Surely this is the sort of longer-term planning that the government can do - set a date, e.g. 2020 (to pick a year), and make it clear that no fossil fuel burning stations will be permitted to be built after this date.  To a certain extent, it could then be left to the market to determine what technology mix will replace coal for electricity generation.  No doubt a privatised generation industry will choose the most profitable technologies that they are allowed to.  I imagine some careful regulation would be required to ensure this doesn't come at the cost of the consumer, by having all generators cherry-pick profits that result in substantially higher retail prices than are required.

Central Planning Revisted

All I can say is there were very very good reasons for dismantling the Governments monopoly in power generation.  It was a hot bed of self interest and and political pork barrelling e.g siting power stations in certain electorates and Stanwell is a prime example.

The planning had nothing to do with Government knows best but what Governent could get away with.

But I can see Mr Dyers interest in going back to the "old" ways - central planners always need expensive consultants to help them plan, you know, like McKinsey and Co.  Afterall, we should all learn that some people just know what is best for us.
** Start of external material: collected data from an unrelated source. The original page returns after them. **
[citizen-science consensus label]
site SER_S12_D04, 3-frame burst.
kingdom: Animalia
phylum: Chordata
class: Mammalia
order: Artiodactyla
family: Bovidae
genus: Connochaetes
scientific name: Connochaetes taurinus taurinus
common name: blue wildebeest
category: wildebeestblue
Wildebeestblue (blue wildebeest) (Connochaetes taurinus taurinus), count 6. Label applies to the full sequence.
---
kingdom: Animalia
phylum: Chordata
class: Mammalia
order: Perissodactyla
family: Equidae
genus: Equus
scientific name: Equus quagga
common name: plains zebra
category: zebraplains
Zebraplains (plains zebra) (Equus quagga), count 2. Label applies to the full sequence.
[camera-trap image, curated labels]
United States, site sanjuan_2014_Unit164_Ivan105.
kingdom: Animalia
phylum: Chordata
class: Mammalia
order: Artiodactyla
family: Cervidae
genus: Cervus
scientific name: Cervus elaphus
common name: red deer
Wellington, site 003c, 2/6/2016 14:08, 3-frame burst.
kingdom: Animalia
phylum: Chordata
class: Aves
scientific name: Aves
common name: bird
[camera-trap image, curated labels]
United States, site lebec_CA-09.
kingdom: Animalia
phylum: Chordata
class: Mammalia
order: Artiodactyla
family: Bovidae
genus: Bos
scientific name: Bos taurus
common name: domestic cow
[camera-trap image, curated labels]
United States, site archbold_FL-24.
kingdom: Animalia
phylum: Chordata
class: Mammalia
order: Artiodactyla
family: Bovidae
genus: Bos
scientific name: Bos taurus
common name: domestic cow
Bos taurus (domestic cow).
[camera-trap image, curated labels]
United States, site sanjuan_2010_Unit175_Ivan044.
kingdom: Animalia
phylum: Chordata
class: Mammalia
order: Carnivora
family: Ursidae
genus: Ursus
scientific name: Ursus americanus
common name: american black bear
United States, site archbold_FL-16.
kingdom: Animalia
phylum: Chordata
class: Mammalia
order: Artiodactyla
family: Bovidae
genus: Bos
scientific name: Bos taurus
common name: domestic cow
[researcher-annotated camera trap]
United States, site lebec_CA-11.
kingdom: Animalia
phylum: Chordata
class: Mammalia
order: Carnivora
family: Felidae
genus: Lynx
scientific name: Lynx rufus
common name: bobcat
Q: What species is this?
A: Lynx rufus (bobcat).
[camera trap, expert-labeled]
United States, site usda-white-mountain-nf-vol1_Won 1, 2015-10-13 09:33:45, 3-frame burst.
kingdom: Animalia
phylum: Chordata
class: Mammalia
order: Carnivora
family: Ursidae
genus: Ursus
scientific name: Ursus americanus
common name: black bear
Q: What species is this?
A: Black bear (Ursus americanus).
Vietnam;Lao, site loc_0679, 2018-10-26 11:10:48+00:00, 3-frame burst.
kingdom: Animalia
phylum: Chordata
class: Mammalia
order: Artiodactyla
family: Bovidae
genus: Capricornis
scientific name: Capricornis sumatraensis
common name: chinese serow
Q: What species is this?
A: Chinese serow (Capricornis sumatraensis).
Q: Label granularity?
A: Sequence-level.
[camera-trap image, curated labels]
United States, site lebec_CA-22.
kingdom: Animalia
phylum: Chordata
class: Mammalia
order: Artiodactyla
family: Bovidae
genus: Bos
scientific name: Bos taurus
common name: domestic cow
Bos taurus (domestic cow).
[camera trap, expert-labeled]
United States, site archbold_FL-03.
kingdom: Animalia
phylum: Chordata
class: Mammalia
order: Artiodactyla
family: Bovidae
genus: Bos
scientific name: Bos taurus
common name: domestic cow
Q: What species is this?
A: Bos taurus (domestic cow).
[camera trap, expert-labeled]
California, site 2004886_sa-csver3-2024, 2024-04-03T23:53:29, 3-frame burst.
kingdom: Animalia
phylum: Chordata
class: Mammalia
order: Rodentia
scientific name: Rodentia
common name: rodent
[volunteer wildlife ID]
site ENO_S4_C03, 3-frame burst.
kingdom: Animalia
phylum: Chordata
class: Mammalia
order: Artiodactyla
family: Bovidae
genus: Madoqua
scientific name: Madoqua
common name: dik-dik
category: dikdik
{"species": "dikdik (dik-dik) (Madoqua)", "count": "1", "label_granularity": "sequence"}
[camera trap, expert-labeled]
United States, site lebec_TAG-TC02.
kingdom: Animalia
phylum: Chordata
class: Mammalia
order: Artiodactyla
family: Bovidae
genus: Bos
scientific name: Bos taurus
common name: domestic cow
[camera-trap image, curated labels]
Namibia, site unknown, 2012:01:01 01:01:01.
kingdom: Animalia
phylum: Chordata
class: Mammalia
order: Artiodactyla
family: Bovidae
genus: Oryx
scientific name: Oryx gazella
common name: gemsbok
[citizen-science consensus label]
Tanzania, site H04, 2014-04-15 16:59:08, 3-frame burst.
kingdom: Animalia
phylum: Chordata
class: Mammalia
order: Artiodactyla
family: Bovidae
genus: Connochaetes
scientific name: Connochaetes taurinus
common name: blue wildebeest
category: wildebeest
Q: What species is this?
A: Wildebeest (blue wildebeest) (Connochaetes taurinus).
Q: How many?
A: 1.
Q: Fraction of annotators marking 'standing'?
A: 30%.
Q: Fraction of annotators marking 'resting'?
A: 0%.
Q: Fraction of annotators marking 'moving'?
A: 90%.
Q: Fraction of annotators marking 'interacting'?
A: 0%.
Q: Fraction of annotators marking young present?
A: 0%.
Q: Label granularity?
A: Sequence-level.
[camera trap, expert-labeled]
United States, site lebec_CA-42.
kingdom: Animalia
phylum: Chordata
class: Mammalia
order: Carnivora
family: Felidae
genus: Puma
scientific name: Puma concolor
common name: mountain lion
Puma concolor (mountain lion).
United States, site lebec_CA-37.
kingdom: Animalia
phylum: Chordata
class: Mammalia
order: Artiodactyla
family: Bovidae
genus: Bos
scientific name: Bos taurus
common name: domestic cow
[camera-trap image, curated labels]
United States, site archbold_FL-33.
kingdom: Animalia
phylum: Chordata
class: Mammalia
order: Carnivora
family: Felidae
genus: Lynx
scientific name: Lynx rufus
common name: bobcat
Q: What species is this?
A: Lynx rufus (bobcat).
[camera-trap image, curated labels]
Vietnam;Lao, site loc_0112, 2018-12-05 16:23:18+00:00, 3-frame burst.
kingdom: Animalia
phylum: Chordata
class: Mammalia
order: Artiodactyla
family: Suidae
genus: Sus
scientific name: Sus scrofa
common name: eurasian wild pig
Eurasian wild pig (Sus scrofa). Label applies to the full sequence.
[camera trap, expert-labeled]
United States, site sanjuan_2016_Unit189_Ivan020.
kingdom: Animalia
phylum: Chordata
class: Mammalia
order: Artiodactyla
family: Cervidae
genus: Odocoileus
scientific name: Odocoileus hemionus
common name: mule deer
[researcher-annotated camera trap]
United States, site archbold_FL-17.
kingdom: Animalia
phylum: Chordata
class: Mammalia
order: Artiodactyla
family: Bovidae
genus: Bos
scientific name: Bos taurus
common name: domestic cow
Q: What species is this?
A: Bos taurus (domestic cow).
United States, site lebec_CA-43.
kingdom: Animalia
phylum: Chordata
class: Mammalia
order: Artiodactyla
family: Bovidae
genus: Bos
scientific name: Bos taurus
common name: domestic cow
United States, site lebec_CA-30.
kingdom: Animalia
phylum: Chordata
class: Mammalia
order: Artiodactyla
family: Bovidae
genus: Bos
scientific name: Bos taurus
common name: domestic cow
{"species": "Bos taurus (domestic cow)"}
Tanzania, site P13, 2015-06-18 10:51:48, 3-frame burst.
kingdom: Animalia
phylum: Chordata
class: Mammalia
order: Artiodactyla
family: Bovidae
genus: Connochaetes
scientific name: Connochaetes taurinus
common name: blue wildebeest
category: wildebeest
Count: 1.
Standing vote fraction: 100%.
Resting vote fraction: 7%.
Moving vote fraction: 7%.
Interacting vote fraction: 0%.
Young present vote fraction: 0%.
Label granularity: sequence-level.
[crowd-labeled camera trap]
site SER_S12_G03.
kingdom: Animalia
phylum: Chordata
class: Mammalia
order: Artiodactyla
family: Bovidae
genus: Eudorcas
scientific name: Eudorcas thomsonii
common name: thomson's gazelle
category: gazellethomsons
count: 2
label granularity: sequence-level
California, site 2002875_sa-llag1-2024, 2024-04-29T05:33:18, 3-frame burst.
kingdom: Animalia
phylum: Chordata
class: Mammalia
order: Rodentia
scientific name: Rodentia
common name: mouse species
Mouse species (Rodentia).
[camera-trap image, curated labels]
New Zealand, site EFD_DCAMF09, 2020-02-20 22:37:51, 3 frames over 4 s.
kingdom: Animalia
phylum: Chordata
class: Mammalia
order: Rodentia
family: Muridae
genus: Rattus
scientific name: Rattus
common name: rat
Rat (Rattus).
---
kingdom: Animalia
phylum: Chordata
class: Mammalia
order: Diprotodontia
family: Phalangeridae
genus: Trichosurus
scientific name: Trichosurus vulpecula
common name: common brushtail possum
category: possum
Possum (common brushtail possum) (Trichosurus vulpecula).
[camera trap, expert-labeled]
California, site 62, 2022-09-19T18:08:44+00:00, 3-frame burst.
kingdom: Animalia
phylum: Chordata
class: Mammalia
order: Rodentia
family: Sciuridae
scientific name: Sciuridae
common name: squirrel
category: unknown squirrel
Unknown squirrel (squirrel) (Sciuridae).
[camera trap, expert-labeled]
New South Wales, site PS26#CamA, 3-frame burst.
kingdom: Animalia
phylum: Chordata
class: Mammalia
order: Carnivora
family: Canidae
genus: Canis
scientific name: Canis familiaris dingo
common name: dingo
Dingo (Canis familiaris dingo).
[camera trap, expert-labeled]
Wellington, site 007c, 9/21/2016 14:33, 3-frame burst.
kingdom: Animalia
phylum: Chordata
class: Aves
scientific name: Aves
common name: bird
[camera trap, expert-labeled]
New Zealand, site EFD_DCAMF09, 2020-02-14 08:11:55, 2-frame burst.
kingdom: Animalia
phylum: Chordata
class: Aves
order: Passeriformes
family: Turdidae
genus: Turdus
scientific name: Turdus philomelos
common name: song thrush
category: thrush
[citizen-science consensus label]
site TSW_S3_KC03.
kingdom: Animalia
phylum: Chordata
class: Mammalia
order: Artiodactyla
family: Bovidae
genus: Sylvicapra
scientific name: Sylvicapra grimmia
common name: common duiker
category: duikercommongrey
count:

Fixing the 'right' carbon price is a piece of cake

Fixing the 'right' carbon price is a piece of cake - find it by experiment.

1.  Introduce a surcharge to the GST on fossil fuels, according to their carbon content.  (If the surcharge is $16 per tonne fossil carbon, say, then a tonne of coal that assayed 75% carbon would have a surcharge of $12.)  The surcharge MUST be introduced at a low rate.

2.  The revenue from the surcharge is used to offset tax cuts elsewhere.

3.  The RATE of the surcharge is raised by a small amount, year by year, with adjustments to rates of all other taxes.

4.  Eventually, fossil carbon use is priced out of the economy, and a seamless transition to a non-fossil fuel economy has been effected.